Andrej Podlutsky, Marta Noa Valcarcel-Ares, Krysta Yancey, Viktorija Podlutskaya, Eszter Nagykaldi, Tripti Gautam, Richard A. Miller, William E. Sonntag, Anna Csiszar, Zoltan Ungvari

Abstract

Experimental, clinical, and epidemiological findings support the concept of developmental origins of health and disease (DOHAD), suggesting that early-life hormonal influences during a sensitive period around adolescence have a powerful impact on cancer morbidity later in life. The endocrine changes that occur during puberty are highly conserved across mammalian species and include dramatic increases in circulating GH and IGF-1 levels. Importantly, patients with developmental IGF-1 deficiency due to GH insensitivity (Laron syndrome) do not develop cancer during aging. Rodents with developmental GH/IGF-1 deficiency also exhibit significantly decreased cancer incidence at old age, marked resistance to chemically induced carcinogenesis, and cellular resistance to genotoxic stressors. Early-life treatment of GH/IGF-1-deficient mice and rats with GH reverses the cancer resistance phenotype; however, the underlying molecular mechanisms remain elusive. The present study was designed to test the hypothesis that developmental GH/IGF-1 status impacts cellular DNA repair mechanisms.
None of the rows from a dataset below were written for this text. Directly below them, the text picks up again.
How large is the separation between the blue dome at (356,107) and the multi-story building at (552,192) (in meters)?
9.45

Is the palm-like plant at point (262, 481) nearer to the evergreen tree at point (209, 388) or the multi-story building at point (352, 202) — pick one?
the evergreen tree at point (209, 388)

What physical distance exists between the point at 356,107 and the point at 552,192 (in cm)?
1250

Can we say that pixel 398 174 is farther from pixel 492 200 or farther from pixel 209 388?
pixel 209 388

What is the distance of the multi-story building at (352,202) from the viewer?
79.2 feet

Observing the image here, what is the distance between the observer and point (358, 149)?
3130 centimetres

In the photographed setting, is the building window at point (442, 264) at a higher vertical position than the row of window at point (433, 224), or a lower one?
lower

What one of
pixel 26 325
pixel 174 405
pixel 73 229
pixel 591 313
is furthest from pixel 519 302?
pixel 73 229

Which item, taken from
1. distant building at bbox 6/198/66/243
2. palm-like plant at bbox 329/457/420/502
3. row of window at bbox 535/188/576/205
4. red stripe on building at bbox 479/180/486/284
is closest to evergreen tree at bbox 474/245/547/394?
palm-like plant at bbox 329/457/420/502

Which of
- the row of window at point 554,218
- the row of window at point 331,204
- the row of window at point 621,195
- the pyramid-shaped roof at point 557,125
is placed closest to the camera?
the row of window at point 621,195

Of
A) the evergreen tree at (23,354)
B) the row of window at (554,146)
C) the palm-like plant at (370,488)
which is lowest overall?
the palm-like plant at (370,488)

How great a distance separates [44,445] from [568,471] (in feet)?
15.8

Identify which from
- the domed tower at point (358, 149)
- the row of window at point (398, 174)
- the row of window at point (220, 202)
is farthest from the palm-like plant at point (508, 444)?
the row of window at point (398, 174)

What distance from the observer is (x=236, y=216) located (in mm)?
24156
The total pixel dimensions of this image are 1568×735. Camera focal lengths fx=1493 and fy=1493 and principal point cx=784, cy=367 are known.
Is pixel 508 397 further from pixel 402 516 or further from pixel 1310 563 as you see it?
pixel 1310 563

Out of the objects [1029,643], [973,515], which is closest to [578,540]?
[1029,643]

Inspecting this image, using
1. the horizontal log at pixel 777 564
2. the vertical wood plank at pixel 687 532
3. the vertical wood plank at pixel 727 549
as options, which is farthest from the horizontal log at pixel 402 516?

To achieve that goal, we assessed repair of γ-irradiation-induced DNA damage (single-cell gel electrophoresis/comet assay) and basal and post-irradiation expression of DNA repair-related genes (qPCR) in primary fibroblasts derived from control rats, Lewis dwarf rats (a model of developmental GH/IGF-1 deficiency), and GH-replete dwarf rats (GH administered beginning at 5 weeks of age, for 30 days). We found that developmental GH/IGF-1 deficiency resulted in persisting increases in cellular DNA repair capacity and upregulation of several DNA repair-related genes (e.g., Gadd45a, Bbc3). Peripubertal GH treatment reversed the radiation resistance phenotype. Fibroblasts of GH/IGF-1-deficient Snell dwarf mice also exhibited improved DNA repair capacity, showing that the persisting influence of peripubertal GH/IGF-1 status is not species-dependent. Collectively, GH/IGF-1 levels during a critical period during early life determine cellular DNA repair capacity in rodents, presumably by transcriptional control of genes involved in DNA repair. Because lifestyle factors (e.g., nutrition and childhood obesity) cause huge variation in peripubertal GH/IGF-1 levels in children, further studies are warranted to determine their persisting influence on cellular cancer resistance pathways.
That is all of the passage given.